MarkItDownConverter
A component that converts files to Documents using Microsoft's MarkItDown library.
| Most common position in a pipeline | Before PreProcessors or right at the beginning of an indexing pipeline |
| Mandatory run variables | sources: File paths or ByteStream objects |
| Output variables | documents: A list of documents |
| API reference | MarkItDown |
| GitHub link | https://github.com/deepset-ai/haystack-core-integrations/tree/main/integrations/markitdown |
Overview
MarkItDownConverter converts files into Haystack Documents using Microsoft's MarkItDown library. MarkItDown converts many file formats to Markdown, including PDF, Word (.docx), PowerPoint (.pptx), Excel (.xlsx), HTML, and more. All processing is performed locally without relying on external APIs.
The converter accepts file paths or ByteStream objects as input and outputs the converted result as a list of Documents. You can attach metadata to the Documents through the meta input parameter.
Usage
Install the MarkItDown integration:
On its own
python
from haystack_integrations.components.converters.markitdown import MarkItDownConverter
converter = MarkItDownConverter()

(Brief):
Transcribe verbatim the portion of the MarkItDownConverter documentation that opens with the words containing "The converter accepts" and closes with "meta input parameter.". The listing that follows is separate material and is unrelated to the MarkItDownConverter documentation above.

(Given data):
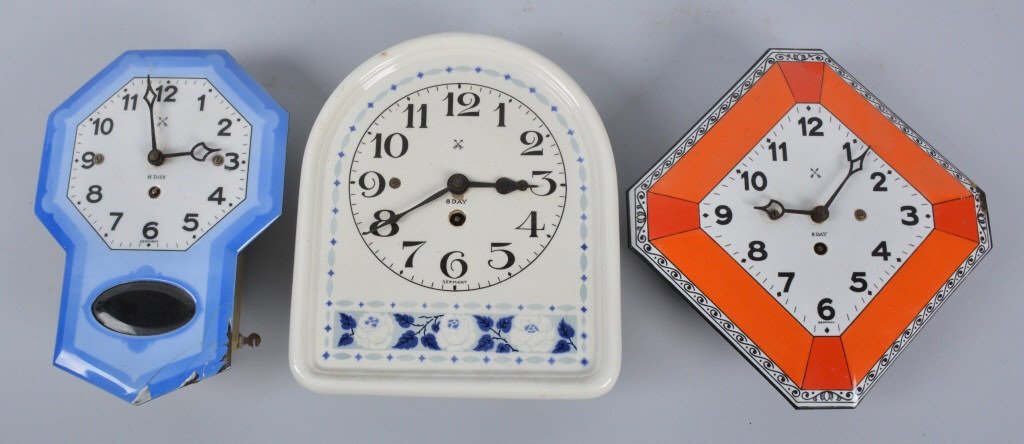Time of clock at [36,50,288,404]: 2:57
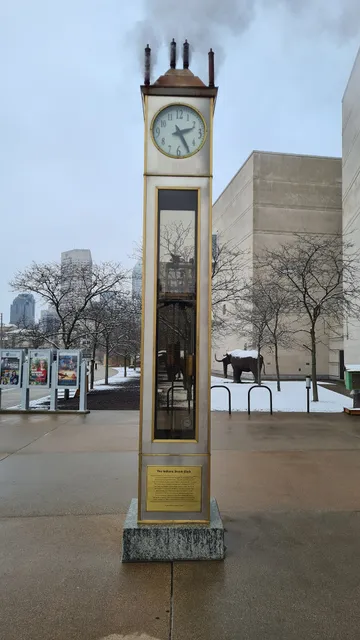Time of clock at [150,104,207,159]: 2:24
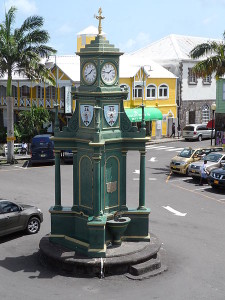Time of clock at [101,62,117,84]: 1:46
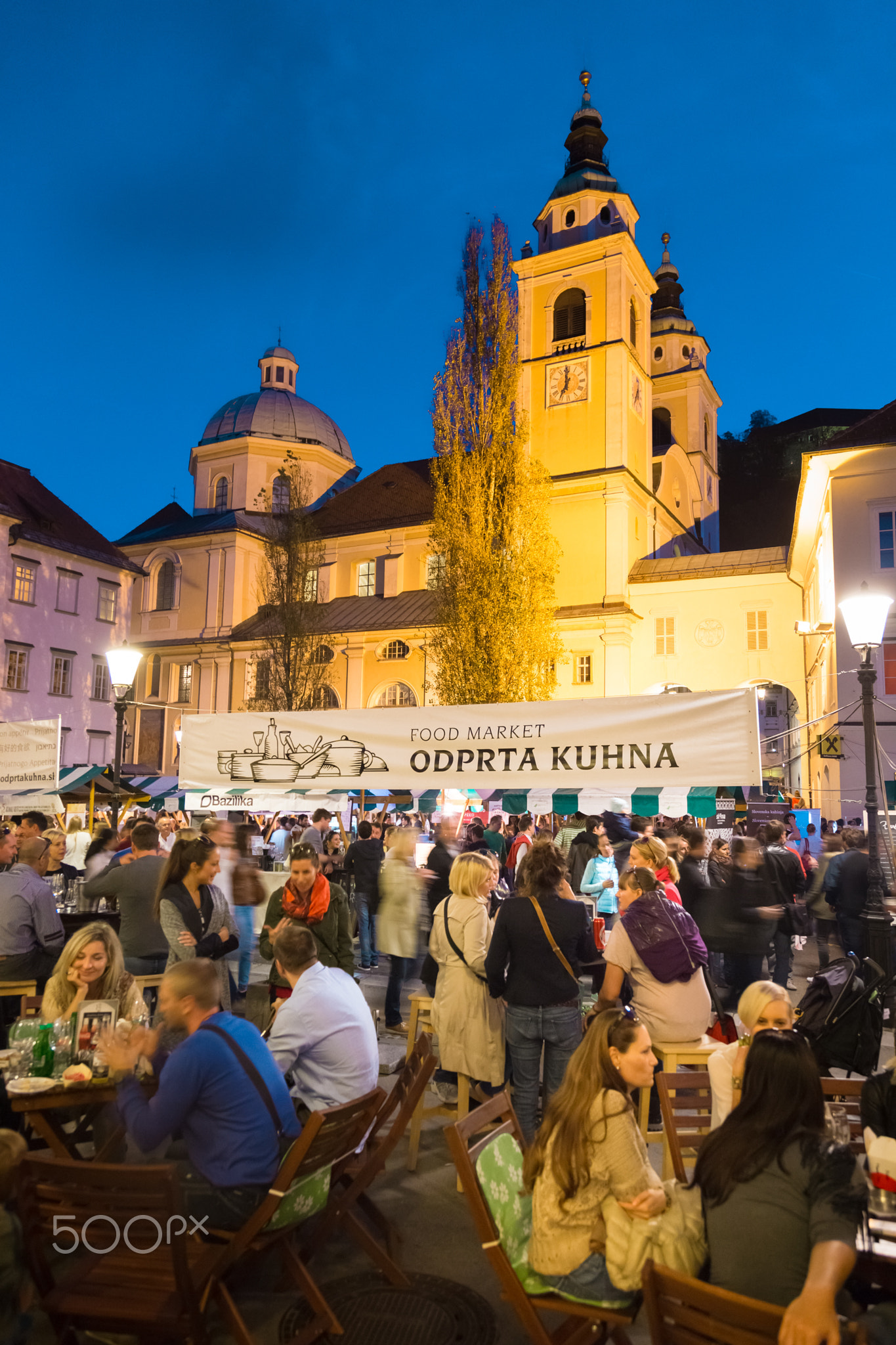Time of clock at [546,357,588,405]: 6:59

(Exercise response):
The converter accepts file paths or ByteStream objects as input and outputs the converted result as a list of Documents. You can attach metadata to the Documents through the meta input parameter.